[REQUIREMENT 1]
Translate into French the following sentence from the passage on syncing user-defined functions: "One of my favorite tricks is scheduling a notebook to run weekly, keeping all my models in sync with the latest function definitions."

[DOCUMENT TEXT]
◇ ◇ ◇ ◇ ◇

This function checks compatibility first, tries to apply the UDF, verifies it worked, and gives you detailed feedback about what went wrong. Trust me, future you will thank past you for this level of error handling.

Setting Up Scheduled Syncs

One of my favorite tricks is scheduling a notebook to run weekly, keeping all my models in sync with the latest function definitions. Fabric makes this easy, you can schedule notebooks just like you'd schedule a data pipeline.

Here's a notebook I run every Monday morning:

from datetime import datetime
import pandas as pd

print(f"=== UDF Sync Job Started: {datetime.now()} ===\n")

# Configuration
MASTER_LIBRARY = 'UDF_Master_Library'
MASTER_WORKSPACE = 'Corporate_Standards'
TARGET_WORKSPACE = 'Sales_Analytics'

# Get the current function definitions
print("Loading master function library...")
master_functions = labs.list_user_defined_functions(
    dataset=MASTER_LIBRARY, 
    workspace=MASTER_WORKSPACE
)
print(f"Found {len(master_functions)} functions to sync\n")

# Get all target models
target_models = fabric.list_datasets(workspace=TARGET_WORKSPACE)
print(f"Found {len(target_models)} models to update\n")

◇ ◇ ◇ ◇ ◇

(Spatial question listing)

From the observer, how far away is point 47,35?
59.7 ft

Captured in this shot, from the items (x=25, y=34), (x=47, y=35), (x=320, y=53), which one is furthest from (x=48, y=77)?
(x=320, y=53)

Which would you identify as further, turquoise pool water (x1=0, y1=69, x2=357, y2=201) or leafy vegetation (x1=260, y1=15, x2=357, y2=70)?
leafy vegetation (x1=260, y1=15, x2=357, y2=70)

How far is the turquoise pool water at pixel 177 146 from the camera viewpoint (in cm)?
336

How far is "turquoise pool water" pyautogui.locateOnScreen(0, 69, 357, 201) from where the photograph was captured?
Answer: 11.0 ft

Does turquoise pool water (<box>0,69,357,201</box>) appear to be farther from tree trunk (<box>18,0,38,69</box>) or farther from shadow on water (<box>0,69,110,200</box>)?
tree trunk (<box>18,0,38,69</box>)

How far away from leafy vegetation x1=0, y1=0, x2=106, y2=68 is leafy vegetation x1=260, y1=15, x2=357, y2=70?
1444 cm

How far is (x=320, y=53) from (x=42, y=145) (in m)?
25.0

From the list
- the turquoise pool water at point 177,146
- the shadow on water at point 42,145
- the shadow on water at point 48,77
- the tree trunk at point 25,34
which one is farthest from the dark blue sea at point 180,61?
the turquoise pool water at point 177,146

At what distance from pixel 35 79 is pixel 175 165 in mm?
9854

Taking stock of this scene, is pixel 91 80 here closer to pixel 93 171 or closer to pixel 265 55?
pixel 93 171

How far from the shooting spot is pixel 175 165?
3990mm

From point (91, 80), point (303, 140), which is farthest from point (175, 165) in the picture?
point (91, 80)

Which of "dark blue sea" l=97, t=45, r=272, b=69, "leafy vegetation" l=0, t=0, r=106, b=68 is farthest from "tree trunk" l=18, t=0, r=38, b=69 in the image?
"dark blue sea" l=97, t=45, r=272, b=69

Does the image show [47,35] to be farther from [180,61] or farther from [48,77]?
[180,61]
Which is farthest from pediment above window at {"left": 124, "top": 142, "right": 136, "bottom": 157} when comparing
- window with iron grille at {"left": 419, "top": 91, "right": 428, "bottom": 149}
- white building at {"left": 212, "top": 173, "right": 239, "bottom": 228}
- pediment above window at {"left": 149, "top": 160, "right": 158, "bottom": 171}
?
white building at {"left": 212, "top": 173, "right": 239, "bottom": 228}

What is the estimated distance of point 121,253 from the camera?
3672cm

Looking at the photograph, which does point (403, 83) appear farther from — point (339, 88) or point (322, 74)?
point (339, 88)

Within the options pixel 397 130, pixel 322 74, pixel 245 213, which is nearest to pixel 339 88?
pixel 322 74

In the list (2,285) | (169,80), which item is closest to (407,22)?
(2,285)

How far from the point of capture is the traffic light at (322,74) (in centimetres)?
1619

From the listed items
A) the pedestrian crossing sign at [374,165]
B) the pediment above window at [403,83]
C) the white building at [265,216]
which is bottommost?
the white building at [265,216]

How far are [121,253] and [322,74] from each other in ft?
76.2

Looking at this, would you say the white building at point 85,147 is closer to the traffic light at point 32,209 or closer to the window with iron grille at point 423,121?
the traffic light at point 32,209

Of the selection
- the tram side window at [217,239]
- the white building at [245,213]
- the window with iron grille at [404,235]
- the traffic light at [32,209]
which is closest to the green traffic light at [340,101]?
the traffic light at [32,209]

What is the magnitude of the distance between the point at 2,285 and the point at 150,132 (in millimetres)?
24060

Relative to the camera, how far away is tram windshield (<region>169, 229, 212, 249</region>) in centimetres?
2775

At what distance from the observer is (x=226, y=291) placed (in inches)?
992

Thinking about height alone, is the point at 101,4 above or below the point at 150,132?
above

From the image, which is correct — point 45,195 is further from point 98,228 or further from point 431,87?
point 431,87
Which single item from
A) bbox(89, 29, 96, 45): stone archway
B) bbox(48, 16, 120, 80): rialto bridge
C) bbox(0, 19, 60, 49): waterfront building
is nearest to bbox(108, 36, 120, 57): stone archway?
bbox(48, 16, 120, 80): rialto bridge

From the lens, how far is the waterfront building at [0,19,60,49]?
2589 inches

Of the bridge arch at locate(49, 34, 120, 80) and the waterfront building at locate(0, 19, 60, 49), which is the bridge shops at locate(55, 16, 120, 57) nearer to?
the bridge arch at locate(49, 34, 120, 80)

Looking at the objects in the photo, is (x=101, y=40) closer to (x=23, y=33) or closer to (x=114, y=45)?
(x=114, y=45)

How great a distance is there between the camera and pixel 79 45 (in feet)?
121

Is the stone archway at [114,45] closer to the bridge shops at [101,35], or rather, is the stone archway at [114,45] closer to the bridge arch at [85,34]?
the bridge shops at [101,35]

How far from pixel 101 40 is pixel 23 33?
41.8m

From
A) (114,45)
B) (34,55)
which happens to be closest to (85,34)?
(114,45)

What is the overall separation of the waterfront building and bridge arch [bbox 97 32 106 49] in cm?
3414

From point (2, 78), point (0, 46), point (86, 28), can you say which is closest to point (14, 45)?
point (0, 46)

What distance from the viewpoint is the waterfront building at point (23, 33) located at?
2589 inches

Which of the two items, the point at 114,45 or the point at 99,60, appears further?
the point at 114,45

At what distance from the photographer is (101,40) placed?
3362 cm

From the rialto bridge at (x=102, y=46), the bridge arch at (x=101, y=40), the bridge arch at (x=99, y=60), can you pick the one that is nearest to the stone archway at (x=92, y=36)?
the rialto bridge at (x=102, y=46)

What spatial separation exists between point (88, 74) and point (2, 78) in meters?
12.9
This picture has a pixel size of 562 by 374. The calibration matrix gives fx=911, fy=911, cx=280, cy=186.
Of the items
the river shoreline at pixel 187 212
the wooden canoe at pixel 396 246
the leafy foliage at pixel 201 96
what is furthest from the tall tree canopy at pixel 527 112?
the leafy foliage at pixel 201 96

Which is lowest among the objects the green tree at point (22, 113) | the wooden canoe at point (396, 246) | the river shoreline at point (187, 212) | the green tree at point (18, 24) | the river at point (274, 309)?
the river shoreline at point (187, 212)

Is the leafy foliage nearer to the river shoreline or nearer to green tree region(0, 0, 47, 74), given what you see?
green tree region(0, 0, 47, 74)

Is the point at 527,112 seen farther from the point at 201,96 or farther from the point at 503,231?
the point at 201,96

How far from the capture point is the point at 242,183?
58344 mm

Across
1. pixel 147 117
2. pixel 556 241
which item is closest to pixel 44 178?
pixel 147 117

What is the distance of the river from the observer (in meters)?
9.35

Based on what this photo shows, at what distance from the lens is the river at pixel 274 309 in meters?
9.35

◇ ◇ ◇ ◇ ◇

[REQUIREMENT 2]
Duplicate the lines of the listing, starting at the line that contains "Which is lowest" and continuing through the final line of the listing.

[COMPLETE ANSWER 1]
L'une de mes astuces préférées consiste à planifier l'exécution hebdomadaire d'un notebook, ce qui maintient tous mes modèles synchronisés avec les dernières définitions de fonctions.

[COMPLETE ANSWER 2]
Which is lowest among the objects the green tree at point (22, 113) | the wooden canoe at point (396, 246) | the river shoreline at point (187, 212) | the green tree at point (18, 24) | the river at point (274, 309)?
the river shoreline at point (187, 212)

Is the leafy foliage nearer to the river shoreline or nearer to green tree region(0, 0, 47, 74), given what you see?
green tree region(0, 0, 47, 74)

Is the point at 527,112 seen farther from the point at 201,96 or farther from the point at 503,231?
the point at 201,96

How far from the capture point is the point at 242,183?
58344 mm

Across
1. pixel 147 117
2. pixel 556 241
which item is closest to pixel 44 178?
pixel 147 117

What is the distance of the river from the observer (in meters)?
9.35

Based on what this photo shows, at what distance from the lens is the river at pixel 274 309 in meters?
9.35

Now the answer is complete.